_What is required_: Each record that follows must be printed exactly as given.

_Material supplied_:
★ ★ ★

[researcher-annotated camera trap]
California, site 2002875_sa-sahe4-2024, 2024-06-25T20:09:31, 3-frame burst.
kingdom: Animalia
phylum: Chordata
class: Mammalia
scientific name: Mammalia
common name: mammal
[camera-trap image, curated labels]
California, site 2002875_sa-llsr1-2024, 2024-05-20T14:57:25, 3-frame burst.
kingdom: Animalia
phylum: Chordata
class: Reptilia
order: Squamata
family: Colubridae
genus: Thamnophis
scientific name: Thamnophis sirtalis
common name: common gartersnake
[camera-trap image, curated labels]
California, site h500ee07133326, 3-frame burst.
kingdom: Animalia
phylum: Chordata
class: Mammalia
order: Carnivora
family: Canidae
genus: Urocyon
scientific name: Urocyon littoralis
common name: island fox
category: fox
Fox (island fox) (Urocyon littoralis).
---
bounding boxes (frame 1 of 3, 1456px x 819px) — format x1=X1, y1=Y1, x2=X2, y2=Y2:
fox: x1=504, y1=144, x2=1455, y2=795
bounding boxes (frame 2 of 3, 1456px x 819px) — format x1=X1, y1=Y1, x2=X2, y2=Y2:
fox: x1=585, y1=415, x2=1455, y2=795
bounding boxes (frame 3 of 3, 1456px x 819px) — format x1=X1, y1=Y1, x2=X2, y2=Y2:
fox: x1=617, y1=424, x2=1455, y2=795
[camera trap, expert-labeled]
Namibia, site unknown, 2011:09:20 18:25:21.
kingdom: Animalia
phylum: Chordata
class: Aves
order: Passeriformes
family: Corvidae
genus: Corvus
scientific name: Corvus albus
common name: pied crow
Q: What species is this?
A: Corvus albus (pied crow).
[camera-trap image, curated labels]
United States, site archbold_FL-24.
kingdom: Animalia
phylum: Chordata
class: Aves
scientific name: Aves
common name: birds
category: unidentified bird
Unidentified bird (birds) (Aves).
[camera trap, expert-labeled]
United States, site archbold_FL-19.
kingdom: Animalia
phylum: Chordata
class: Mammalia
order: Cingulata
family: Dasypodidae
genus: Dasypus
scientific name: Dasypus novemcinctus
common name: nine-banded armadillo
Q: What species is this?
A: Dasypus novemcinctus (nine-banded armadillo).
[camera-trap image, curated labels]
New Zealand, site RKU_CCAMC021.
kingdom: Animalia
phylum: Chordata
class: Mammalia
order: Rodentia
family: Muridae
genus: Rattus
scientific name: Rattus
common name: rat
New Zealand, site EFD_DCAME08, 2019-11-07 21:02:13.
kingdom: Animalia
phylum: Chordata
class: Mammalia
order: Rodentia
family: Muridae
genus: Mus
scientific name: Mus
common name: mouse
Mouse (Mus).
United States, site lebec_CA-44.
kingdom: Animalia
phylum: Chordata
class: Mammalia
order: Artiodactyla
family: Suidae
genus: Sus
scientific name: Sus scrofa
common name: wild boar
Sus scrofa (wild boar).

★ ★ ★

_Solved exercise_:
[researcher-annotated camera trap]
California, site 2002875_sa-sahe4-2024, 2024-06-25T20:09:31, 3-frame burst.
kingdom: Animalia
phylum: Chordata
class: Mammalia
scientific name: Mammalia
common name: mammal
[camera-trap image, curated labels]
California, site 2002875_sa-llsr1-2024, 2024-05-20T14:57:25, 3-frame burst.
kingdom: Animalia
phylum: Chordata
class: Reptilia
order: Squamata
family: Colubridae
genus: Thamnophis
scientific name: Thamnophis sirtalis
common name: common gartersnake
[camera-trap image, curated labels]
California, site h500ee07133326, 3-frame burst.
kingdom: Animalia
phylum: Chordata
class: Mammalia
order: Carnivora
family: Canidae
genus: Urocyon
scientific name: Urocyon littoralis
common name: island fox
category: fox
Fox (island fox) (Urocyon littoralis).
---
bounding boxes (frame 1 of 3, 1456px x 819px) — format x1=X1, y1=Y1, x2=X2, y2=Y2:
fox: x1=504, y1=144, x2=1455, y2=795
bounding boxes (frame 2 of 3, 1456px x 819px) — format x1=X1, y1=Y1, x2=X2, y2=Y2:
fox: x1=585, y1=415, x2=1455, y2=795
bounding boxes (frame 3 of 3, 1456px x 819px) — format x1=X1, y1=Y1, x2=X2, y2=Y2:
fox: x1=617, y1=424, x2=1455, y2=795
[camera trap, expert-labeled]
Namibia, site unknown, 2011:09:20 18:25:21.
kingdom: Animalia
phylum: Chordata
class: Aves
order: Passeriformes
family: Corvidae
genus: Corvus
scientific name: Corvus albus
common name: pied crow
Q: What species is this?
A: Corvus albus (pied crow).
[camera-trap image, curated labels]
United States, site archbold_FL-24.
kingdom: Animalia
phylum: Chordata
class: Aves
scientific name: Aves
common name: birds
category: unidentified bird
Unidentified bird (birds) (Aves).
[camera trap, expert-labeled]
United States, site archbold_FL-19.
kingdom: Animalia
phylum: Chordata
class: Mammalia
order: Cingulata
family: Dasypodidae
genus: Dasypus
scientific name: Dasypus novemcinctus
common name: nine-banded armadillo
Q: What species is this?
A: Dasypus novemcinctus (nine-banded armadillo).
[camera-trap image, curated labels]
New Zealand, site RKU_CCAMC021.
kingdom: Animalia
phylum: Chordata
class: Mammalia
order: Rodentia
family: Muridae
genus: Rattus
scientific name: Rattus
common name: rat
New Zealand, site EFD_DCAME08, 2019-11-07 21:02:13.
kingdom: Animalia
phylum: Chordata
class: Mammalia
order: Rodentia
family: Muridae
genus: Mus
scientific name: Mus
common name: mouse
Mouse (Mus).
United States, site lebec_CA-44.
kingdom: Animalia
phylum: Chordata
class: Mammalia
order: Artiodactyla
family: Suidae
genus: Sus
scientific name: Sus scrofa
common name: wild boar
Sus scrofa (wild boar).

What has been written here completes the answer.